First, let's be clear: Justifiable delay is NOT procrastination. For example, let's say you are stopped behind a school bus with the flag out and children getting off after school. Waiting until the kids are clear and the flag goes down is justifiable dealy.
Which is not the problem, obviously. Procrastination is more like:
1. Putting off writing a term paper for three months until the night before it is due. (Been there, done that.)
2. Putting off setting a wedding date with your fiancee for more than ten years (I know a cowboy in Montana--NOT me--who did exactly that.)
3. Putting off telling the contractor who built your yard fence that he did it wrong and needs to fix it. (Been there, done that.)
Okay. We get the point. Now, what to do about it. Here comes the controversial part: When it comes to stopping procrastination, hate and fear are your best friends.
The Game Really Is Called "Beat The Clock"
Being An OTR (Over The Road) Driver Stomped All Over Procrastination
By the time I got a job as a commercial truck driver in 2001, it was clear procrastination could and very likely would be deadly. It simply could not be allowed. Missing a pickup or delivery deadline could get you yelled at by the shipper or receiver and fired by your boss. Oversleeping and speeding to make up time could get you a ticket or dead. So?
So. Generally speaking, I mentally select whatever it is I'm going to hate and/or fear doing the most, and do that FIRST. Doesn't that sort of interfere with having fun? Yes, it does. Certainly. But it also enhances my ability to Git 'R' Done EXPONENTIALLY.

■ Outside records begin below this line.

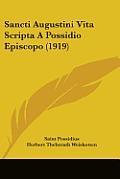 Sancti Augustini Vita Scripta a Possidio Episcopo (1919)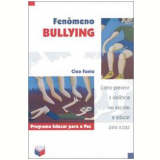 Fenômeno Bullying - Cleo Fante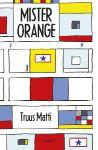 Mister Orange (Truus Matti)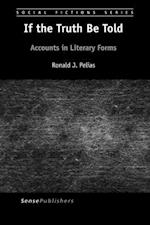 If the Truth Be Told: Accounts in Literary Forms
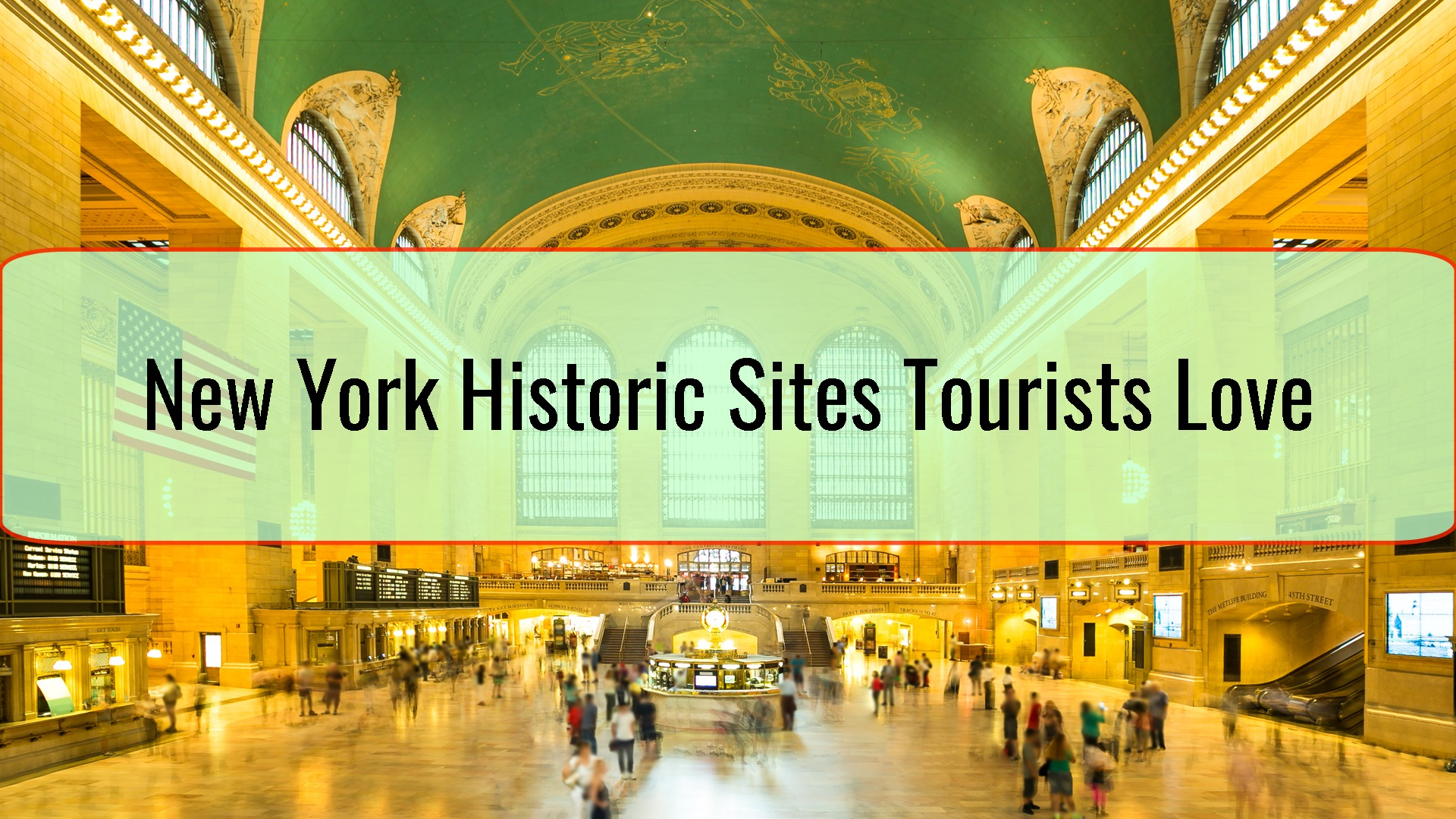 New York Historic Sites Tourists Love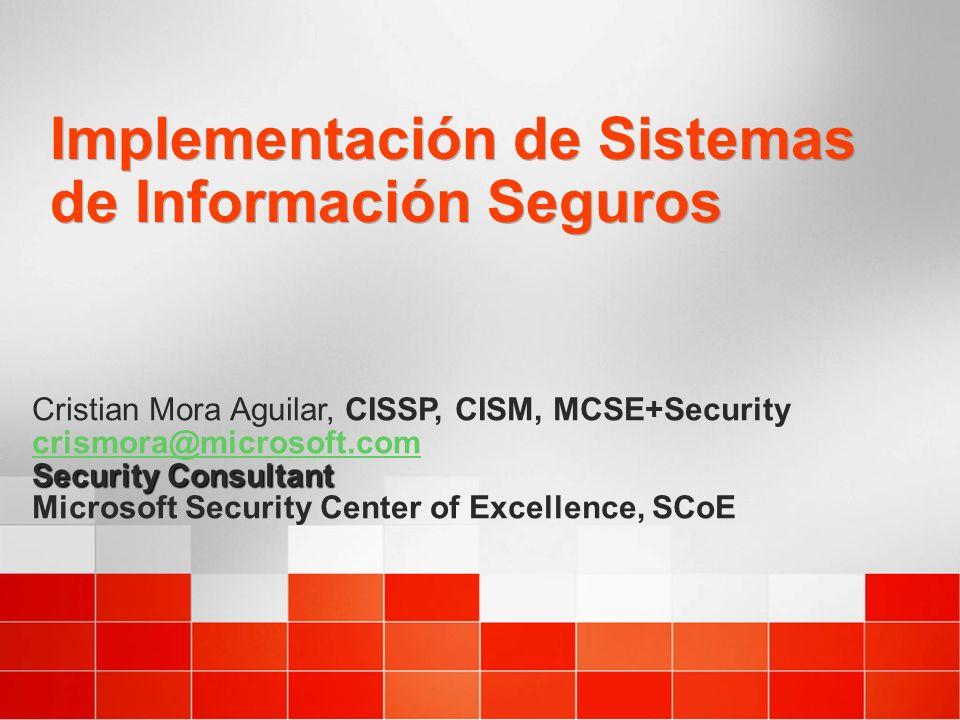 Implementación de Sistemas de Información Seguros Cristian Mora Aguilar, CISSP, CISM, MCSE+Security crismora@microsoft.com crismora@microsoft.com Secu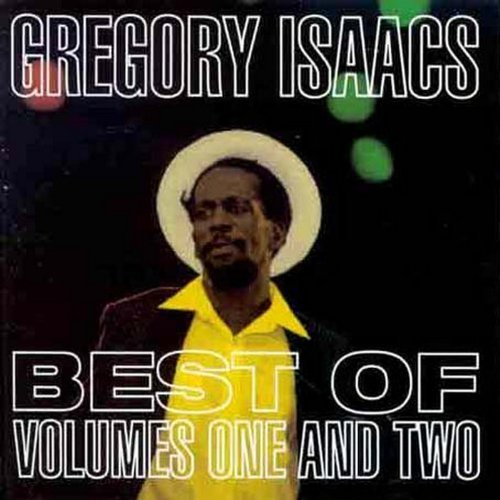 Gregory Isaacs Vol. 1 2 Best Of Gregory Isaac
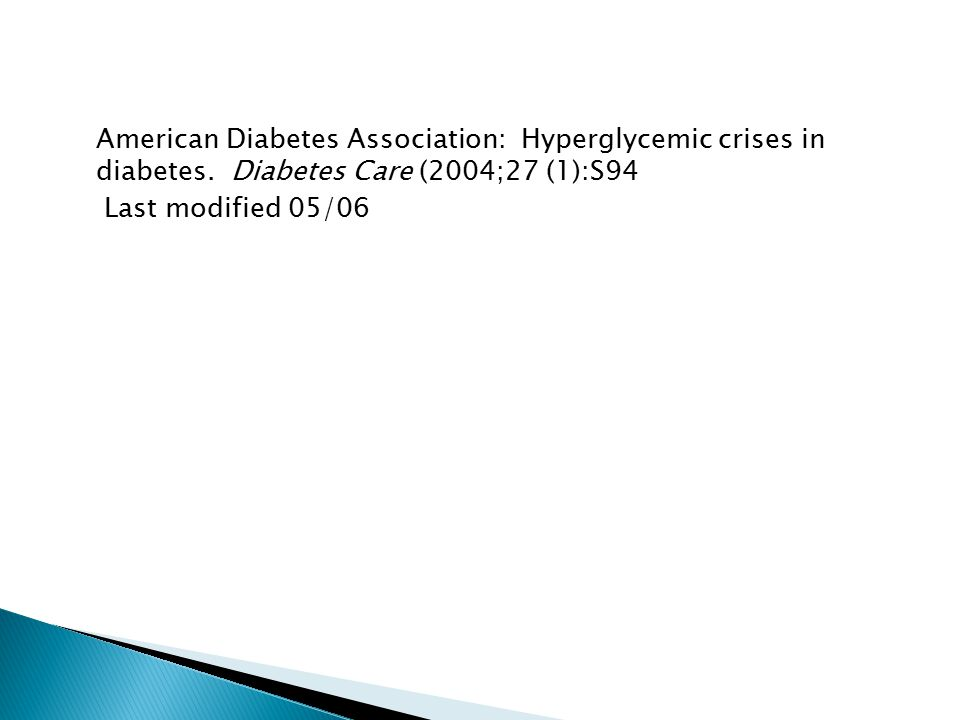 American Diabetes Association: Hyperglycemic crises in diabetes.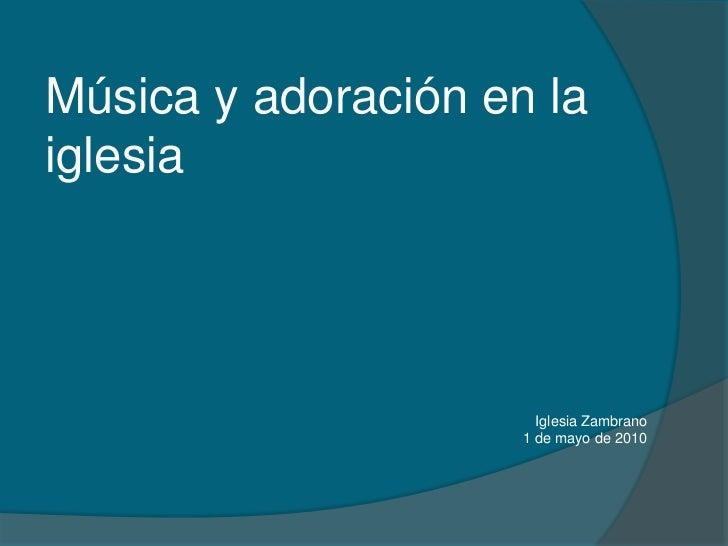 Músicay adoración en la iglesia<br />IglesiaZambrano<br />1 de mayo de 2010<br />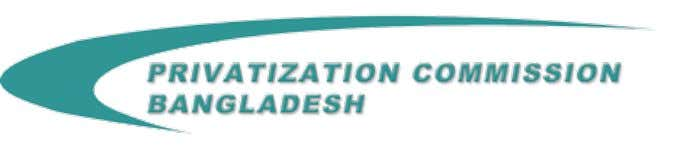 PRIVATIzATION OF STATE OwNED ENTERPRISES IN BANGLADESH INSTITUTIONAL FRAME WORK T he Privatization Commission, which came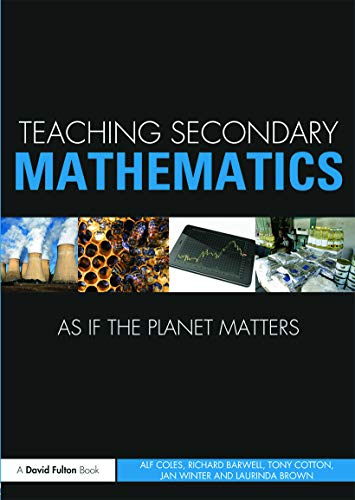9780415688444: Teaching Secondary Mathematics as if the Planet Matters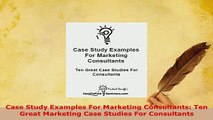 PDF  Case Study Examples For Marketing Consultants Ten Great Marketing Case Studies For Download Online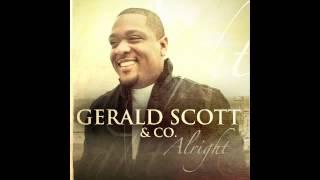 "Gerald Scott & Co. ""Alright"""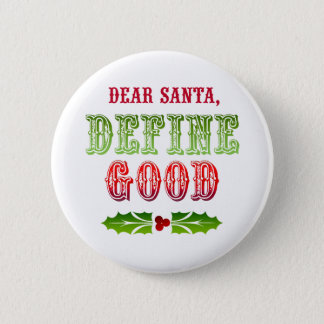 Dear Santa Define Good Button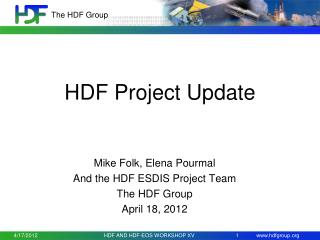 HDF Project Update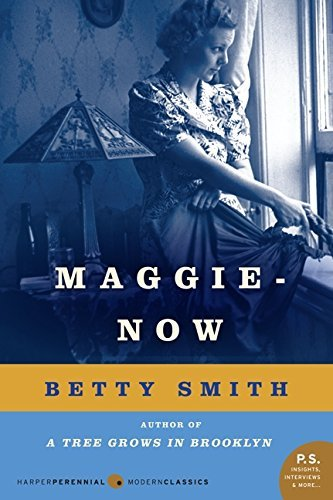 Betty Smith Maggie Now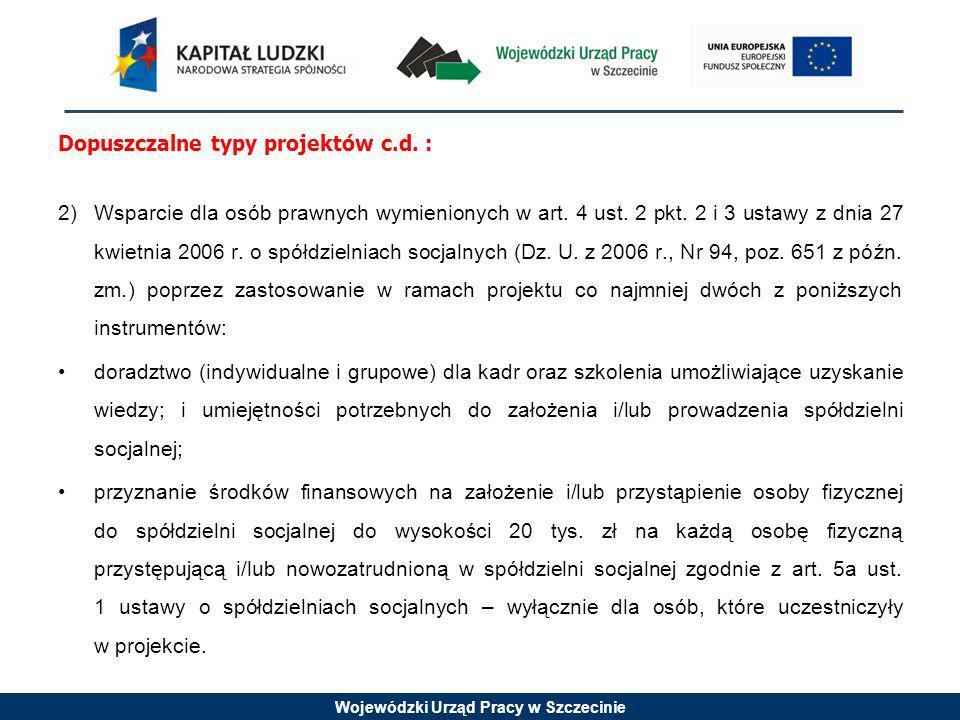 Wojewódzki Urząd Pracy w Szczecinie Dopuszczalne typy projektów c.d. : 2)Wsparcie dla osób prawnych wymienionych w art. 4 ust. 2 pkt. 2 i 3 ustawy z d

Besides, just because we're entitled to the pursuit of happiness does not necessarily guarantee we're going to CATCH it. On the other hand, let's not be TOO simplistic. Yes, to this day there ARE some things that I just don't seem able to do right away. Like this year's tax paperwork. Thankfully, my accountant in South Dakota has handled the heavy lifting in that department since 1992, but I still have to round up the basics.
It was not a pretty picture this year. Facing it was not easy. Enter technique #2:The artificial deadline with self-entrapment. That means I set the weekend of February 2-3 aside for tax work, then told my wife and several friends that was the deadline. Then encouraged my bad self to fret and worry about THAT self-imposed deadline just like it was the IRS at the front door. Made me so nervous, I suddenly tackled the project on Friday night and had it done by 2 a.m. Saturday.
Which left the rest of the weekend free to write Hubs and such. I'm not saying my system is pretty, but it does work.